| The problem |
Reproduce the entries below word for word, and leave the pictures out of your output.
+++
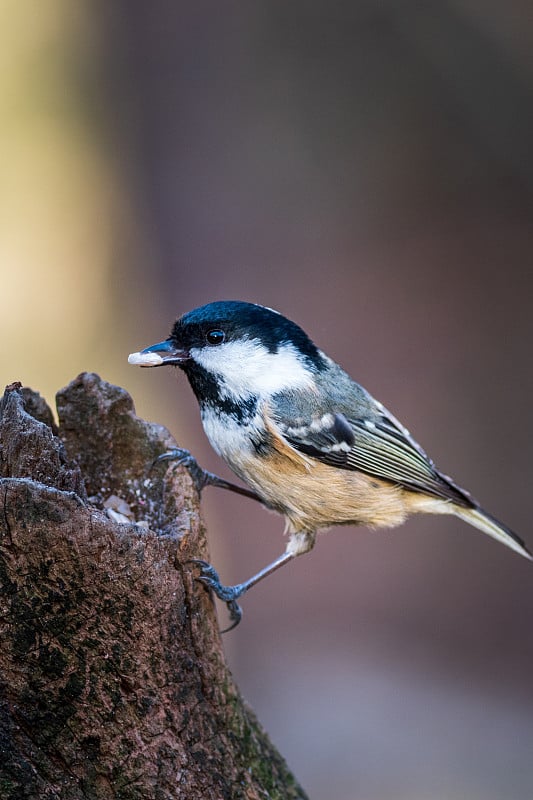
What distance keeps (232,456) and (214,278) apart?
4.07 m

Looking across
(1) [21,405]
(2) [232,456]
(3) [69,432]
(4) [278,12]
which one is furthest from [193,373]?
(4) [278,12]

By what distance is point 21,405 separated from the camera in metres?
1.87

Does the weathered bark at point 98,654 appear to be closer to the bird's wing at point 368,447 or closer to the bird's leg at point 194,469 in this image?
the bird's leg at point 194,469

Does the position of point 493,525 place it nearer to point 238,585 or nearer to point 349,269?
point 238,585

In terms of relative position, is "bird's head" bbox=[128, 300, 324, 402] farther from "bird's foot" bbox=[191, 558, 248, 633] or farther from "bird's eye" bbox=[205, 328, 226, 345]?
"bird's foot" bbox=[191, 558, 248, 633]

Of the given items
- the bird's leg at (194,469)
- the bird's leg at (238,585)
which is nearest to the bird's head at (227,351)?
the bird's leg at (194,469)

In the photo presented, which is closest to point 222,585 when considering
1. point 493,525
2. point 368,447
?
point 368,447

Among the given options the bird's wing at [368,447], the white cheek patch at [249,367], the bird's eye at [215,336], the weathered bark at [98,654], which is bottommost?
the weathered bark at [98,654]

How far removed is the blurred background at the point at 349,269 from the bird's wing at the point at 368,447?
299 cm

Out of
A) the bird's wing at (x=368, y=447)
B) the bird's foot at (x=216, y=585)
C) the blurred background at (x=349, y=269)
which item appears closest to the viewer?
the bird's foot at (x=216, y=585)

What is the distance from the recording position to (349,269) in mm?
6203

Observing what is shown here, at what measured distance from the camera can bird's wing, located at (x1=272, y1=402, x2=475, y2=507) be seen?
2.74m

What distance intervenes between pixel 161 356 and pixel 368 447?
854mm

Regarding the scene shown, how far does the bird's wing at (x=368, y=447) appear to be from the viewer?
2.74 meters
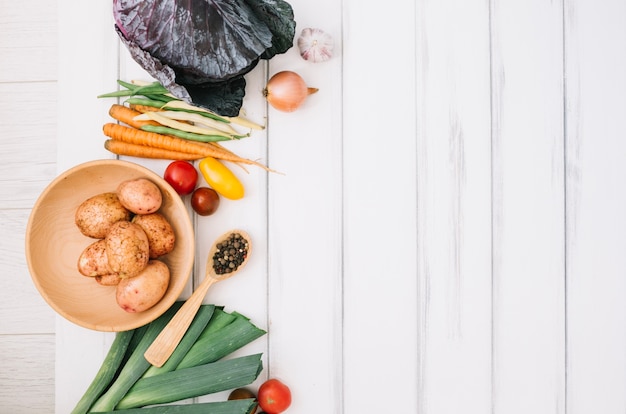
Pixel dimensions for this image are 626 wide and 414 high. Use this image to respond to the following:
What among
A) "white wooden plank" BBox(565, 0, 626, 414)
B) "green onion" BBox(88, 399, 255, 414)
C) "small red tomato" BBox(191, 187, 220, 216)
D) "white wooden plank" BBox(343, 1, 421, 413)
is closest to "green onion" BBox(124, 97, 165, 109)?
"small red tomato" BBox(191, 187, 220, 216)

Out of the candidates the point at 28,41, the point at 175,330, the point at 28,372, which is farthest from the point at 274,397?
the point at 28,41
+++
| Result below |
What distance keeps (232,456) and (214,278) apart?
4.07 m

Looking across
(1) [21,405]
(2) [232,456]
(3) [69,432]
(4) [278,12]
which one is furthest from [193,373]?
(4) [278,12]

By what distance is point 21,405 separated from the camera in metres?
1.87

Does the weathered bark at point 98,654 appear to be closer to the bird's wing at point 368,447 or closer to the bird's leg at point 194,469 in this image?
the bird's leg at point 194,469

Does the position of point 493,525 place it nearer to point 238,585 or nearer to point 349,269?
point 238,585

In terms of relative position, is "bird's head" bbox=[128, 300, 324, 402] farther from "bird's foot" bbox=[191, 558, 248, 633] or farther from "bird's eye" bbox=[205, 328, 226, 345]?
"bird's foot" bbox=[191, 558, 248, 633]

Of the given items
- the bird's leg at (194,469)
- the bird's leg at (238,585)
which is nearest to the bird's head at (227,351)?
the bird's leg at (194,469)

In the photo presented, which is closest to point 222,585 when considering
1. point 493,525
2. point 368,447
?
point 368,447

Among the given options the bird's wing at [368,447], the white cheek patch at [249,367], the bird's eye at [215,336], the weathered bark at [98,654], which is bottommost?
the weathered bark at [98,654]

How far removed is the blurred background at the point at 349,269 from the bird's wing at the point at 368,447?
299 cm

Out of
A) the bird's wing at (x=368, y=447)
B) the bird's foot at (x=216, y=585)
C) the blurred background at (x=349, y=269)
which item appears closest to the viewer?
the bird's foot at (x=216, y=585)

What is the distance from the recording position to (349,269) in mm?
6203

Observing what is shown here, at what measured distance from the camera can bird's wing, located at (x1=272, y1=402, x2=475, y2=507) be seen?
2.74m

What distance intervenes between pixel 161 356 and pixel 368 447?
854mm

Regarding the scene shown, how far does the bird's wing at (x=368, y=447) appear to be from the viewer?
2.74 meters
Pixel dimensions for this image are 626 wide and 414 high. Use this image to respond to the following:
What among
A) "white wooden plank" BBox(565, 0, 626, 414)
B) "green onion" BBox(88, 399, 255, 414)
C) "small red tomato" BBox(191, 187, 220, 216)
D) "white wooden plank" BBox(343, 1, 421, 413)
is closest to "green onion" BBox(124, 97, 165, 109)?
"small red tomato" BBox(191, 187, 220, 216)

Out of the candidates the point at 28,41, the point at 175,330, the point at 28,372, which is farthest from the point at 274,397?
the point at 28,41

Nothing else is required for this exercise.